I agree with you, Cujo. For one it's hard to be elected president by being incompetent...especially if you're an unknown with a Muslim name and heavy skin pigmentation.

Assuming that Obama is incompetent is easier, if only because it allows people who'd like to support him an escape clause.

The START agreement is smart politics too. He'll get it ratified because it doesn't really ask anything of either party, but it will be a political victory.

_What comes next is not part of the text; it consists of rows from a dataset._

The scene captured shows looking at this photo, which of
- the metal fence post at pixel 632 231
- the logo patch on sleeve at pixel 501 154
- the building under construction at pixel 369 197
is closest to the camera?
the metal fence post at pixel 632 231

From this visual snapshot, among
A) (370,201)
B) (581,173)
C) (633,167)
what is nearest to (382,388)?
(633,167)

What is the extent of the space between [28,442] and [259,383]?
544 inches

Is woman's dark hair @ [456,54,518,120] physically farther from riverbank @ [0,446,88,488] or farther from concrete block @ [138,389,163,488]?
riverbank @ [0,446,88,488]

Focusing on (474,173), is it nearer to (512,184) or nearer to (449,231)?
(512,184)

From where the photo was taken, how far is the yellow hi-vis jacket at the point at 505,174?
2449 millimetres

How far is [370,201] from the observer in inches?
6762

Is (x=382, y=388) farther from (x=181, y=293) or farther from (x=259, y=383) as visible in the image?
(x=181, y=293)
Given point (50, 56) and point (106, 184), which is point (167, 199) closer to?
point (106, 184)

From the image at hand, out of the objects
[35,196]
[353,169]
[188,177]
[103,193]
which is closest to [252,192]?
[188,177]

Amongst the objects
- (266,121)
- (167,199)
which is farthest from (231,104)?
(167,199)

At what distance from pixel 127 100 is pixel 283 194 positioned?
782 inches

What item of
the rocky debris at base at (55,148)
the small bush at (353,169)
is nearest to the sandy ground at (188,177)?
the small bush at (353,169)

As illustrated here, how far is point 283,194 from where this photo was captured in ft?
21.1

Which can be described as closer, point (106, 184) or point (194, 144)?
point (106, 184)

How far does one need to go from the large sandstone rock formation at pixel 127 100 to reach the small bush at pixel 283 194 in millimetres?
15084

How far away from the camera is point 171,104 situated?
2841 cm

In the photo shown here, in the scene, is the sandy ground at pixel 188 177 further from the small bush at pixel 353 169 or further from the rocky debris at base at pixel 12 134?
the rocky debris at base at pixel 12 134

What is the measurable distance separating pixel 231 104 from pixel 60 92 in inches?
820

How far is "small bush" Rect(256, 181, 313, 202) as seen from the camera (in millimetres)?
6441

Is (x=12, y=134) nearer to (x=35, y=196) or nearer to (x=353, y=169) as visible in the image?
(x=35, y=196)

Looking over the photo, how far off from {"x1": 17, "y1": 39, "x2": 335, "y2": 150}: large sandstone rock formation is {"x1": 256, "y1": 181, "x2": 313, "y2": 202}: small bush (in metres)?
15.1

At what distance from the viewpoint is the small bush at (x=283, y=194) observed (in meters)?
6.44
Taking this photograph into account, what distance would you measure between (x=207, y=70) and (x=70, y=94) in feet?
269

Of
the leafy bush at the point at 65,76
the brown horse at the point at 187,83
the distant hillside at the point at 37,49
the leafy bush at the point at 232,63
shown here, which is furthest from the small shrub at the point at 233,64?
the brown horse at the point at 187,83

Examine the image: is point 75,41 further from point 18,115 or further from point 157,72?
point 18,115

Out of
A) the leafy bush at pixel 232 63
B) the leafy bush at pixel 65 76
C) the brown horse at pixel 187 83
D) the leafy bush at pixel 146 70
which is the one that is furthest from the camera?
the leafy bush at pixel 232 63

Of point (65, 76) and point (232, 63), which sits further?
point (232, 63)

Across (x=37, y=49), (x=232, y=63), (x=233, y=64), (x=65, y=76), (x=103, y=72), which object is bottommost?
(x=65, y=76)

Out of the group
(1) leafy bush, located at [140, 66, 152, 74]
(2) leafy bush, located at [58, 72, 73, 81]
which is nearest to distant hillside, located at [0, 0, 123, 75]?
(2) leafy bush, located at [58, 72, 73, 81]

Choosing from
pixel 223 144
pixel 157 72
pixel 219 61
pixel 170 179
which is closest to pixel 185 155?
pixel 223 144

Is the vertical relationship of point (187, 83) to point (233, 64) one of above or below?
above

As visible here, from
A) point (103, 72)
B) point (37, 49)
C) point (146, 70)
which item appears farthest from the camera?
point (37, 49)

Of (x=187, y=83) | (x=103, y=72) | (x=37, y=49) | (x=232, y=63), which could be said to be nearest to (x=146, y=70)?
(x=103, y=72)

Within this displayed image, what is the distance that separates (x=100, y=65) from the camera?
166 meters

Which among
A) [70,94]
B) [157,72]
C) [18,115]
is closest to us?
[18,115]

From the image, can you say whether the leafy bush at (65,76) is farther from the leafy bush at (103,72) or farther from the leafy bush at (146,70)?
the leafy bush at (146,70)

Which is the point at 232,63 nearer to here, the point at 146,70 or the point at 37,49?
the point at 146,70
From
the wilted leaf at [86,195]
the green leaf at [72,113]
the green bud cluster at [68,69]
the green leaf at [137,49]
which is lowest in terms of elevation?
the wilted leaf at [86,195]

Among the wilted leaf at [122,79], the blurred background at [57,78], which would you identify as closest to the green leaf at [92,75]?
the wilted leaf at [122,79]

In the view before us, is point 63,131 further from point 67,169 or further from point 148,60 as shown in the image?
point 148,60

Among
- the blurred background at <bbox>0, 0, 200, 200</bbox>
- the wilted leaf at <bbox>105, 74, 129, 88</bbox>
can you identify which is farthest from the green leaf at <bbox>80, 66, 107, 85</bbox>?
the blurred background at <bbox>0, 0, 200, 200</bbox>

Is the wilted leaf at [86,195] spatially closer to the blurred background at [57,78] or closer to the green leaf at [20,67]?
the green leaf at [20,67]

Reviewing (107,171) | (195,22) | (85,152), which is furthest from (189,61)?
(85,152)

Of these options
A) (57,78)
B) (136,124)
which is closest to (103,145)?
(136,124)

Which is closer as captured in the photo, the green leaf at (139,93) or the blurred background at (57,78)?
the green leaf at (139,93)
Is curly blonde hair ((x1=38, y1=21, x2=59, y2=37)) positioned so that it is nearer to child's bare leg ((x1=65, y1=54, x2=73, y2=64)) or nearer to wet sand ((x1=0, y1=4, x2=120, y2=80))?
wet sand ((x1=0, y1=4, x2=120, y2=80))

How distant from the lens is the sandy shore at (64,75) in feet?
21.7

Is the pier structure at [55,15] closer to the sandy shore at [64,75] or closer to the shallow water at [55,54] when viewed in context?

This snubbing of Bibi, however, is the first thing that i can say i'm happy about coming from the WH. The question will be how he handles Congress trying to undermine his tougher stand...

lawguy said...

We will see. I do not expect that we will stop giving them all the money they want to buy all our military equipment they want. I do not expect that we will get anything, except that they will not diss us in public again (for awhile). But we will see.

Cujo359 said...

I think you've about got the motivation right Lex, although the way I think of it is that these are the people who believed the things they wanted to about Obama all along, and now that they're disappointed his incompetence or reluctance is a good excuse that doesn't make them feel like fools.

I'm pessimistic too, lawguy. Still, things like Bibi's treatment of Biden have a way of changing peoples' minds where reason will not. Obama has helped that process along, too.